ArcelorMittal isn’t Boston Metal’s only publicly declared high-profile potential customer. The company is also allied with mining giant BHP and automaker BMW, both of which invested through their corporate venture arms in 2021. BMW’s plants in Europe process more than a half-million metric tons of steel annually, the company disclosed at the time of its investment.
Both ArcelorMittal and Boston Metal are members of ResponsibleSteel, a program that is independently auditing and rating steel production sites not just for their emissions and pollution impacts but also on water use, labor rights, source materials and so forth. Many stakeholders contributed to the creation of the standard, including the aforementioned companies along with Tata Steel, U.S. Steel and Thyssenkrupp, and NGOs including Ceres, Clean Air Task Force, Climate Group and Mighty Earth.
Just last week, ArcelorMittal earned its latest ResponsibleSteel certification for its facility in Warsaw, Poland. First opened in 1957, the factory includes the eighth electric arc furnace certified under the program. The technology uses electric currents to melt scrap and recycled steel. Globally, close to three-quarters of virgin steel is produced in blast furnaces fueled by coke (cooked coal!), limestone and iron ore, but the dominant method in the U.S. is arc furnaces, according to the American Iron and Steel Institute. The largest U.S. steelmaker, U.S. Steel, is making a big bet on electric arc furnaces, and it is selling a product line called VerdeX that it says is produced using “one quarter of the carbon intensity required for comparable products.”
Alongside the ResponsibleSteel work, Climate Group is managing a SteelZero campaign, recognizing companies that have committed to “procuring, specifying or stock 100 percent net-zero steel by 2050 at the latest.” As of Feb. 6, there were 31 pledgers on that list, including a number of big construction companies such as Skanska and maritime shipping giant A.P. Moller-Maersk.

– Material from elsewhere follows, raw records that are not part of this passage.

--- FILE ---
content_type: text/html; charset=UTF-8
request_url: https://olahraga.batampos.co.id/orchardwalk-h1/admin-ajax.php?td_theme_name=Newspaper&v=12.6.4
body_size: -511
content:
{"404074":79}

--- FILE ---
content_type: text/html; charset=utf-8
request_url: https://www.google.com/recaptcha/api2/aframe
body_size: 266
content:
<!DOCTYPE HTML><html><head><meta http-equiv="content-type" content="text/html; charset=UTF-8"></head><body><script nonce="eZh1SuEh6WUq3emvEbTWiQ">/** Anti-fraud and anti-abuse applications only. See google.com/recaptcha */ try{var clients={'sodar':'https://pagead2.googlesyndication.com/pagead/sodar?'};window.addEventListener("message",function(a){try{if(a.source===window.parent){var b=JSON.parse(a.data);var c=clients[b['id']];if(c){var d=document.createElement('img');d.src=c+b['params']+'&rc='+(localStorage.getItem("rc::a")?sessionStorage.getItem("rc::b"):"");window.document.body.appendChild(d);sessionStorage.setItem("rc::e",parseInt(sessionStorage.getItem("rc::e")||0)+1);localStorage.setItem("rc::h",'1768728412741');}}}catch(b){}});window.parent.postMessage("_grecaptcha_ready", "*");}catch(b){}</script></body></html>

High-profile ventures tackling the green steel challenge include H2 Green Steel, which is using hydrogen created by renewable energy to fuel its process and was one of the first three companies to snarf up some money from Just Climate, the new climate tech fund set up by Al Gore’s Generation Investment Management. You should also watch Electra, which has the backing of Amazon and Breakthrough Energy Ventures. One of Electra’s most notable industrial investors is Nucor, the largest user of electric arc furnaces and a major steel scrap recycler. Nucor is also a founding member of the Global Steel Climate Council, an industry group that is advocating for a single global standard for green steel that considers total emissions generated, regardless of the production method.
When it comes to buying commitments, the initiative to watch is the First Movers Coalition, organized by the World Economic Forum. As of this writing, 20 companies have agreed to shift at least 10 percent of their steel purchases to sources that use “near zero” emissions technologies by 2030. Among the companies that have signed up are renewable energy developers Enel, Engie and Iberdrola, and vehicle manufacturers Ford, Scania and Volvo. To Dell’s point above: Steel buyers need to buy green steel, and these are companies that have promised to do just that.

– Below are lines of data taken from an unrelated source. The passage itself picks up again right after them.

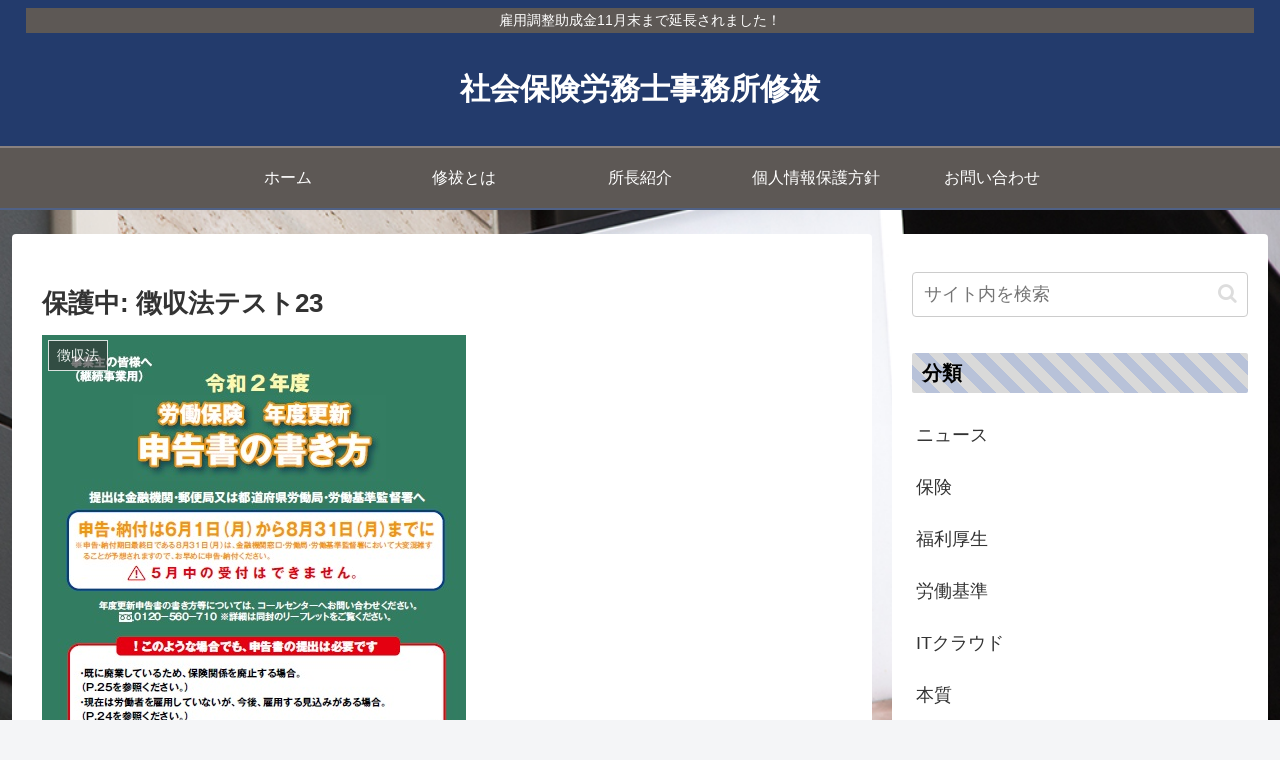

--- FILE ---
content_type: text/javascript; charset=utf-8
request_url: https://tayori.com/form/a02027981ab9f2c63e2a5a7d027787407133e74b/tag.js
body_size: 317
content:
(function(d){var e=document.getElementsByTagName("script")[0];var c=document.createElement("script");c.type="text/javascript";c.async=1;c.src="//tayori.com/frontend/js/customer_button-335851d49c6d72d7da14.js";var g=document.getElementsByTagName("head")[0];var l=document.createElement("link");l.type="text/css";l.rel="stylesheet";l.href="//tayori.com/frontend/css/customer_embed-335851d49c6d72d7da14.css";if(c.addEventListener){c.onload=function(){d()}}else{c.onreadystatechange=function(){if("loaded"==c.readyState||"complete"==c.readyState){c.onreadystatechange=null;d()}}}g.appendChild(l);e.parentNode.insertBefore(c,e)})(function(){window.tayoriInit("form", "a02027981ab9f2c63e2a5a7d027787407133e74b", "tayori.com", "https://assets.tayori.com/uploads/e76a9a114c829795fdfdac374aea74ecc9814294/forms/a02027981ab9f2c63e2a5a7d027787407133e74b/setup/43d3f8657f504c1d665efa9b8e40846e527ea359.json")});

And when it comes to financing, keep your eyes on the Sustainable Steel Principles, managed by nonprofit RMI. The framework provides a way for financial institutions to ensure that the money they are lending to steel companies is used to support the net-zero transition. The initial signatories — Citi, Credit Agricole, CIB, ING, Societe Generale, Standard Chartered and UniCredit — represented more than $23 billion in commitments to the industry, about 11 percent of private sector lending, according to RMI.
One last resource to offer: The Green Steel Tracker from nonprofit Leadership Group for Industry Transition, which lists projects, status and potential production capacity.